> **SOURCE DOCUMENT**:
----------

NCLT Ahmedabad (13.03.2023) In M/s Intec Capital Limited Vs. Mr. Arvind Gaudana [IA NO. 340 of 2020 in CP (IB) NO. 561/7/NCLT/AHM/2018] held that;
Since, no record of security created on the assets of the Corporate Debtor was available and since charge not created in favour of the Applicant as per MCA record, the claim of Applicant was admitted as Unsecured Financial Creditor.
Blogger’s Comments; Following are the important ingredients to qualify a creditor as a secured creditor;
There has to be an instrument (deed / agreement etc.) creating charge / lien on the property of the company (CD).
The charge / lien so created is registered with ROC. As per section 77(3), a charge which is not registered is not to be recognised.
- Section 77(3) Notwithstanding anything contained in any other law for the time being in force, no charge created by a company shall be taken into account by the liquidator or any other creditor unless it is duly registered under sub-section (1)

----------

> **DATASET SECTION**:
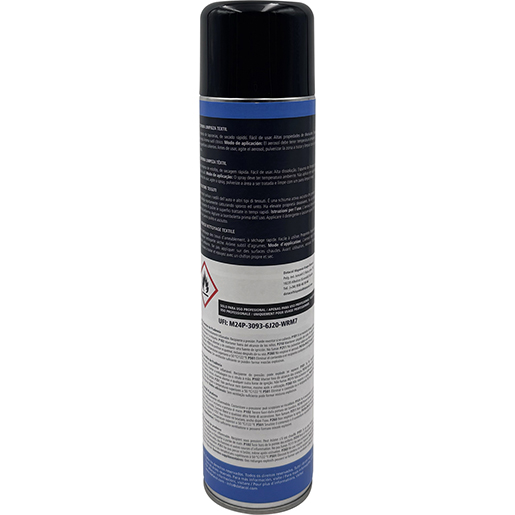 Detalle de Espuma de limpieza textil de 600 ml 305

----------

> **SET OF TASKS**:
• A. Answer each question from the NCLT Ahmedabad case note:
(i) In what capacity was the Applicant's claim admitted?
(ii) Under section 77(3), who may not take an unregistered charge into account?
(iii) With whom must a charge be registered for a creditor to qualify as secured?
• B. List every company, tribunal, or government body named in the NCLT Ahmedabad case note, using the form of the name given there.
The lines play no part in what is asked here.

> **EXERCISE SOLUTIONS**:
• A.
(i) As an Unsecured Financial Creditor.
(ii) The liquidator or any other creditor.
(iii) With the ROC.

• B.
NCLT Ahmedabad
Intec Capital Limited
MCA
ROC